I am trying to figure out the advantages and disadvantages of using non-plpgsql procedural languages (PL/Python, PL/Perl, PL/v8, etc.) to implement data manipulation logic on the database level instead of going up to model level/ORM of the application framework that interacts with the database (Rails, Entity Framework, Django, etc.) and implementing it there.

To give a concrete example, say, I have a table that contains Mustache templates, and I want to have them "rendered" somehow. Table definition:

create table templates (
  id serial primary key,
  content text not null,
  data jsonb not null
);

Usually I would go the model code and add and extra method to render the template. Example in Rails:

class Template < ApplicationRecord
  def rendered
    Mustache.render(content, data)
  end
end

However, I could also write a PL/Python function that would do just that but on the database level:

create or replace function fn_mustache(template text, data jsonb)
returns text 
language plpython3u
as $$
  import chevron
  import json
  return chevron.render(template, json.loads(data))
$$;

create view v_templates as 
  select id, content, data, fn_mustache(content, data) as rendered
    from templates;

This yields virtually the same result functionality-wise. This example is very basic, yet the idea is to use PL/Python (or others) to manipulate the data in a more advanced manner than PL/pgsql can allow for. That is, PL/pgsql does not have the same amount of libraries that any generic programming language provides today (in the example am relying on implementations of Mustache templating system which would not be practical to implement in PL/pgsql in this case). I obviously would not use PL/Python for any sort of networking or other OS-level features, but for operations exclusively on data this seems like a decent approach (change my mind).

Points that I can observe so far:

  • PL/Python is an "untrusted" language which I guess makes it by definition more dangerous to write a function in since you have access to syscalls; at least it feels like the cost of messing up a PL/Python function is higher than that of the mistake on the application layer, since the former is executed in the context of the database
  • Database approach is more extensible since I am working on the level that is the closest to the data, i.e. I am not scattering the presentation logic across multiple "tiers" (ORM and DB in this case). This means that if I need some other external service interested in interacting with the data, I can plug it directly into the database, bypassing the application layer.
  • Implementing this on model level just seems much simpler in execution
  • Supporting the application code variant seems easier as well since there are less concepts to keep in mind

What are the other advantages and disadvantages of these two approaches? (e.g. performance, maintainability)


Solution

  • You are wondering whether to have application logic inside the database or not. This is to a great extent a matter of taste.

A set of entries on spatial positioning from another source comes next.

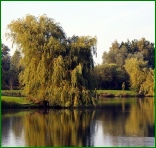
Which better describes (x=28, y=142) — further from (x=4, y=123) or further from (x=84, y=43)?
(x=84, y=43)

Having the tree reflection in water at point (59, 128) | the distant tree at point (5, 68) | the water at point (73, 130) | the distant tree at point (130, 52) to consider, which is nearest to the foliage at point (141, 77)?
the distant tree at point (130, 52)

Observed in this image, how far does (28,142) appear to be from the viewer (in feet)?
67.4

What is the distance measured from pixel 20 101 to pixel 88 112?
305 inches

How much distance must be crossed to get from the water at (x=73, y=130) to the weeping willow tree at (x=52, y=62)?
175 inches

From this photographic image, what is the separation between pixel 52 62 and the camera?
39312 mm

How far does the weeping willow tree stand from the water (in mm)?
4442

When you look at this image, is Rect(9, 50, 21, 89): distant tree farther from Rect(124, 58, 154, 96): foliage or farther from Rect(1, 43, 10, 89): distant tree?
Rect(124, 58, 154, 96): foliage

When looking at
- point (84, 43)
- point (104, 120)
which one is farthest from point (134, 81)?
point (104, 120)

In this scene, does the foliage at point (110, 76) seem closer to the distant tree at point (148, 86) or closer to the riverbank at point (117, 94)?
the riverbank at point (117, 94)

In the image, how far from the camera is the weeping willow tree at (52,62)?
38.6m

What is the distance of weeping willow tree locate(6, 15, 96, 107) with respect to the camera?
38.6 metres

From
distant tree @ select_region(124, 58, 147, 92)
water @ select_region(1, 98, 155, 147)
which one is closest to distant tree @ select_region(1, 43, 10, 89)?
distant tree @ select_region(124, 58, 147, 92)

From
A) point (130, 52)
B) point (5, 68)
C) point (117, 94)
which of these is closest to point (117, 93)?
point (117, 94)

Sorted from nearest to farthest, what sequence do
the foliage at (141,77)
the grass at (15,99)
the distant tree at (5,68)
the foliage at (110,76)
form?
the grass at (15,99), the distant tree at (5,68), the foliage at (141,77), the foliage at (110,76)
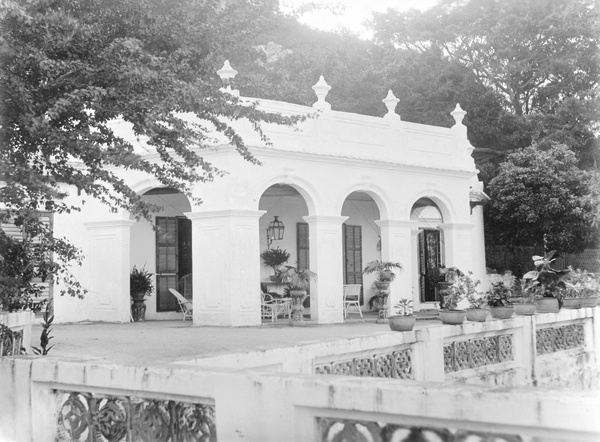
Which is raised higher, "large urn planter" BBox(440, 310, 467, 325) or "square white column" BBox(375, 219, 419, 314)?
"square white column" BBox(375, 219, 419, 314)

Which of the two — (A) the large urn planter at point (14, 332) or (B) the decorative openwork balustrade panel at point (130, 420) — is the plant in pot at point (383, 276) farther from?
(B) the decorative openwork balustrade panel at point (130, 420)

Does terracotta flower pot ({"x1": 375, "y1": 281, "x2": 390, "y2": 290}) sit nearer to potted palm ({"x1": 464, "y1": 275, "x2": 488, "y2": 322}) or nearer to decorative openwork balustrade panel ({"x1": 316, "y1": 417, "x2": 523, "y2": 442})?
potted palm ({"x1": 464, "y1": 275, "x2": 488, "y2": 322})

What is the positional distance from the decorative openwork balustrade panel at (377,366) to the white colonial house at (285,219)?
17.4 feet

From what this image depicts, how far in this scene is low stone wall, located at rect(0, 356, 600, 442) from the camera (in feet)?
10.1

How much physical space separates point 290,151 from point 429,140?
14.1 feet

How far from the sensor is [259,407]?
12.5 feet

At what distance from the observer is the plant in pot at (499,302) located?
453 inches

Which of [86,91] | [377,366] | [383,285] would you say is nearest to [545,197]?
[383,285]

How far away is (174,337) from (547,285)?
6048 mm

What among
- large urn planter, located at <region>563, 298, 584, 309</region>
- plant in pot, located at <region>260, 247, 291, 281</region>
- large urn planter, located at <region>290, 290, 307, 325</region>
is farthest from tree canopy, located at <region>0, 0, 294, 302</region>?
plant in pot, located at <region>260, 247, 291, 281</region>

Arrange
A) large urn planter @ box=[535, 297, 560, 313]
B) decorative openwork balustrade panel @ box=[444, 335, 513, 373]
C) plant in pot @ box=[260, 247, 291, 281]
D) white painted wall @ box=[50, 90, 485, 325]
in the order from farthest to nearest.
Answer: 1. plant in pot @ box=[260, 247, 291, 281]
2. white painted wall @ box=[50, 90, 485, 325]
3. large urn planter @ box=[535, 297, 560, 313]
4. decorative openwork balustrade panel @ box=[444, 335, 513, 373]

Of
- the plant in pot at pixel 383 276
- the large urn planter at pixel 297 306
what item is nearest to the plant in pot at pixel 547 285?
the plant in pot at pixel 383 276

In the days of yore, the approach to implement application logic in database functions was more popular, but today it is usually frowned upon.

    Extreme positions in this debate are

    • The application is implemented in the database to the extent that the database functions produce the HTML code that is sent to the client.

    • The database is just a dumb collection of tables with no triggers or constraints beyond a primary key, and the application tries to maintain data integrity.

    The best solution is typically somewhere in the middle, but where is largely a matter of taste. You see that this is a typical opinion-based question. However, let me supply some arguments that help you make a decision.

    Points speaking against application logic in the database:

    • It makes it more difficult to port to another database.

    • It is more complicated to develop and debug database functions than client code. For example, you won't have as advanced debugging tools.

    • That database machine has to perform not only the normal database workload, but also the application code workload. But databases are harder to scale than application servers (you can't just spin up a second database to handle part of the workload).

    • PostgreSQL-specific: all database functions run inside a single database transaction, so you cannot implement functionality that requires more complicated transaction management.

    Points speaking for application logic in the database:

    • It becomes easier to port to another application server or client programming language.

    • Less data has to be transferred between client and server, which can make processing more efficient.

    • The software stack becomes shorter and the overall software architecture simpler.

    My personal opinion is that anything that has to do with basic data integrity should be implemented in the database:

    • Have foreign keys and check constraints in the database. The application will of course also respect these rules (no point in triggering a database error), but it is good for data integrity to have a safety net.

    • If you have to keep redundant information in the database, use triggers to make sure that all copies of a datum are kept synchronized. This implicitly makes use of transactional atomicity.

    • Anything that is more complicated is best done in the application. Be wary of database functions that are very long or complicated. Exceptions can be made for performance reasons: perhaps some complicated report could not easily be written in pure SQL, and shipping all the raw data to the client is prohibitively expensive.